JWB Jewish Chaplains Council, a division of JCC Association, in partnership with the Jewish War Veterans and New York-based members of the American Legion, and with the support of a broad array of Jewish communal organizations, is urging the swift passage of a concurrent resolution in the U.S. Congress to establish a memorial in Arlington National Cemetery in honor of rabbis who died on active duty.
Currently, Chaplains Hill in Arlington appropriately memorializes the names of 242 Christian military chaplains who perished while on active duty. Astonishingly, none of the 13 Jewish chaplains who have died while serving are so honored. JWB and its partners have already raised the private funds needed for this memorial, but no Arlington memorial can be placed without congressional authorization.
“Members of the Jewish faith have served our country since the days of the American Revolution, and Jewish chaplains have bravely served alongside,” said JWB Director Rabbi Harold Robinson. “Their valor should be remembered in the same way that other chaplains are remembered. We hope all Americans who hear of this effort will call their representatives and senators and ask them to co-sponsor this resolution.”
N.Y. Representative Anthony Weiner and N.Y. Senator Charles Schumer have introduced resolutions in the House of Representatives and the Senate to authorize the memorial. Thirty-four organizations from all corners of the Jewish community are urging representatives to support H. Con. Res. 12 and S. Con. Res. 4. There are now approximately twenty-five congressional co-sponsors of the concurrent resolutions. “I am proud to have the opportunity to strongly support the memorial to honor the memory of the 13 Jewish-American chaplains who heroically lost their lives in World War II, the Korean War, and Vietnam,” said Congressman Steve Rothman (D-NJ).

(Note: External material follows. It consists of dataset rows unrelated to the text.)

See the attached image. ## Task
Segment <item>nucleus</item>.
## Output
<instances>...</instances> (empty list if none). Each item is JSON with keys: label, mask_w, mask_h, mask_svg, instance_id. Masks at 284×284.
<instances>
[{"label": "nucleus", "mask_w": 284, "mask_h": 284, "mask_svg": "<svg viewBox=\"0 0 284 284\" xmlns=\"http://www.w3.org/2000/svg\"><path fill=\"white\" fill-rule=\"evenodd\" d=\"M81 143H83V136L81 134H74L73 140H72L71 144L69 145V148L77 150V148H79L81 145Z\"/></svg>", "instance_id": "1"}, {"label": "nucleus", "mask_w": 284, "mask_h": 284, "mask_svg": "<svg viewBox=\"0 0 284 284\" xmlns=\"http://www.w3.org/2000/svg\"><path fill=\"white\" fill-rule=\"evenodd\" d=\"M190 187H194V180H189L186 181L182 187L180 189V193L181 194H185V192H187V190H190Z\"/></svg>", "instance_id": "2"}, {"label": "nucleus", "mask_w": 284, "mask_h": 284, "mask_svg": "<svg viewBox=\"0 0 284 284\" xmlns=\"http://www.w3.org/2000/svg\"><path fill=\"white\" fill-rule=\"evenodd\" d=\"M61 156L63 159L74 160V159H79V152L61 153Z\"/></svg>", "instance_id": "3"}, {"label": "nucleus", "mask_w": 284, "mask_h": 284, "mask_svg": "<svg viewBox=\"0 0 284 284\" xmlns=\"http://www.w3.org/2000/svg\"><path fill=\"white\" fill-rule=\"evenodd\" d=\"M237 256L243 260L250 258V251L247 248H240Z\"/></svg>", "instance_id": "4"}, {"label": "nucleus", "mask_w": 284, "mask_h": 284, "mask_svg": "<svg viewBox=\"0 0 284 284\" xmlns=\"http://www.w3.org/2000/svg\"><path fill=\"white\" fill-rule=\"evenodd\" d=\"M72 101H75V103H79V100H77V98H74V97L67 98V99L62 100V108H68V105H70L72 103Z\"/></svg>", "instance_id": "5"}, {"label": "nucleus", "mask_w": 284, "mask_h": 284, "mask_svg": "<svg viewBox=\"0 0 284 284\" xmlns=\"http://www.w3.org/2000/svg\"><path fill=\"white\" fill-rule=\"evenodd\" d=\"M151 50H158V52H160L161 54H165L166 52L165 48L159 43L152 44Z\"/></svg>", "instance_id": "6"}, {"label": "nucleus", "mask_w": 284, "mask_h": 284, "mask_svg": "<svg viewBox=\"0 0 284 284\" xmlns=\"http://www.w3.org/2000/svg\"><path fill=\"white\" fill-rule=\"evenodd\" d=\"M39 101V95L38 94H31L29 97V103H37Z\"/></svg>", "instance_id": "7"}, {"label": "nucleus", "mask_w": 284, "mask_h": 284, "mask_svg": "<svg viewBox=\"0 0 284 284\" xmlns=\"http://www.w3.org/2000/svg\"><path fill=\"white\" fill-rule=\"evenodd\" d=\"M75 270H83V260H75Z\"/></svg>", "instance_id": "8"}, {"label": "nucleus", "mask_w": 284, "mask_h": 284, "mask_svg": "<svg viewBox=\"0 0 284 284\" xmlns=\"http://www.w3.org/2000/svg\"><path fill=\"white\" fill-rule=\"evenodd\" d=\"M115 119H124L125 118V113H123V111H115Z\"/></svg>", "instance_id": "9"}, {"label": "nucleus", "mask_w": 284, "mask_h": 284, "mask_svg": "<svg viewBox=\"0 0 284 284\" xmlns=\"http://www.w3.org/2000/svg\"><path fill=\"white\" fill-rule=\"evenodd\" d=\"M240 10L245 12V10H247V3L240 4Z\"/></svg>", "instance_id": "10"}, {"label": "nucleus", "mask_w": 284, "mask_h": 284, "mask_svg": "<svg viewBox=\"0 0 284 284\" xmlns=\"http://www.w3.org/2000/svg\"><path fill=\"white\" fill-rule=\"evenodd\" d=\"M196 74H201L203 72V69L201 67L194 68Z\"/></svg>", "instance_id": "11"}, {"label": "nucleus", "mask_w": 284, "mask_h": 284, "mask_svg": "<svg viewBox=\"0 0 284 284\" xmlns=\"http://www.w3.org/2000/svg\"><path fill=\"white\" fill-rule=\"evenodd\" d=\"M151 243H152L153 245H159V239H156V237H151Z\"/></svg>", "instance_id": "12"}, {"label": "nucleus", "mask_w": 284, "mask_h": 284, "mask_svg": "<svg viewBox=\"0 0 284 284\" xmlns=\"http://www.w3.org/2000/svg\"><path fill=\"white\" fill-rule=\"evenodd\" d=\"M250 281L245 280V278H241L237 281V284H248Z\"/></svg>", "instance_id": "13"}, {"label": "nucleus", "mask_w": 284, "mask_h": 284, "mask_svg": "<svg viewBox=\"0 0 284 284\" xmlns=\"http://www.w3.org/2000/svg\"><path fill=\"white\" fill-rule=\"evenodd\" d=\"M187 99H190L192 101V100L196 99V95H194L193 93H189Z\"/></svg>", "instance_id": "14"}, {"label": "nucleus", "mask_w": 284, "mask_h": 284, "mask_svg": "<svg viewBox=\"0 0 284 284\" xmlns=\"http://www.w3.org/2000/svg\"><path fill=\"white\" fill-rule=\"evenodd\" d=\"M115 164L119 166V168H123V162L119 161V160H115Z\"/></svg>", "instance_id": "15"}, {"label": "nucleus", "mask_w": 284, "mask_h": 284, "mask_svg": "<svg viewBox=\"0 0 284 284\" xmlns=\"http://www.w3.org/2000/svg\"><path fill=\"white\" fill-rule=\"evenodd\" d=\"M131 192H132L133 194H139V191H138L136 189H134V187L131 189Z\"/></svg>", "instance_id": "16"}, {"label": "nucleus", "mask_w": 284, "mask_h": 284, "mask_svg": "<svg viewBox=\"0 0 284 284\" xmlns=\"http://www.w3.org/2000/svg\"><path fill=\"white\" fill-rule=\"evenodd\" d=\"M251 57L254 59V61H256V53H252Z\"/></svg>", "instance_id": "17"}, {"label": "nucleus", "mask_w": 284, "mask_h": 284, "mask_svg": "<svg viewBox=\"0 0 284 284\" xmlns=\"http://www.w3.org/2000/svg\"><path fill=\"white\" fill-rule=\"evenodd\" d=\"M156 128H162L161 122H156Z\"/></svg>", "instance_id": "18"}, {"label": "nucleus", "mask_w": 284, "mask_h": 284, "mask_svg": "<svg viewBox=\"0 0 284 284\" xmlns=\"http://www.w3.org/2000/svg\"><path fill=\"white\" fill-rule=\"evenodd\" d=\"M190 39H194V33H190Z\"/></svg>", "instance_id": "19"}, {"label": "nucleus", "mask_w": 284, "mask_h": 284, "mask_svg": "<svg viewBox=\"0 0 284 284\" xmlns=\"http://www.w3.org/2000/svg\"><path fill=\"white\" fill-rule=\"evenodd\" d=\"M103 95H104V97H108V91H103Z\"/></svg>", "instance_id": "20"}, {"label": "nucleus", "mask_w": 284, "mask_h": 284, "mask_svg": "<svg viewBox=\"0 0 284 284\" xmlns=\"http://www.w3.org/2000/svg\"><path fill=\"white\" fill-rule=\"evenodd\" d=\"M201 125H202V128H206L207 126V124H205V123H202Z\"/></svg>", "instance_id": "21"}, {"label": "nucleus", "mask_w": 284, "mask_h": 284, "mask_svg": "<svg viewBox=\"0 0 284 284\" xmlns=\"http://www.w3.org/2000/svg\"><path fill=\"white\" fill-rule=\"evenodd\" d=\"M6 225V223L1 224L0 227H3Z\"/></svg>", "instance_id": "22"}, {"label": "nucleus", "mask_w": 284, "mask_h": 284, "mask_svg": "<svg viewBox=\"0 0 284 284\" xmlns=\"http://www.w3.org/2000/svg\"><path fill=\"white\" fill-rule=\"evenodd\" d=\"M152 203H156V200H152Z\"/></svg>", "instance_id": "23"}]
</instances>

One of the transformational moments in American life was the heroic sacrifice of the four chaplains of the USS Dorchester, which was transporting 900 soldiers and civilian workers to the European front when it was sunk by German torpedoes off the coast of Greenland on February 3, 1943. Each of the four chaplains on board spontaneously gave his lifejacket to another soldier, and the chaplains perished together as they prayed and sang hymns to men in lifeboats and in the icy water. The chaplains represented three faith traditions—two Protestants, a Catholic, and a Jew—and their death marked the first time the term “Protestant, Catholic and Jew” was used to describe America. Three of the four are memorialized on Chaplain’s Hill, but neither Rabbi Alexander Goode nor any of the other rabbis who died in other active service situations are so remembered.
The project was initiated by Ken Kraetzer’s discovery that Jewish chaplains were not memorialized on Chaplains Hill in the same way as others. A member of Squadron 50 of the Sons of the American Legion, in Pelham, N.Y., Kraetzer was doing historical research on memorials in Rhode Island. He was familiar with the story of the USS Dorchester, which the American Legion focuses on annually in commemorations all over the country, and wondered why Rabbi Goode was not among those listed at Arlington.
JWB Jewish Chaplains Council urges all Americans to express their support for a memorial in Arlington to their elected representatives.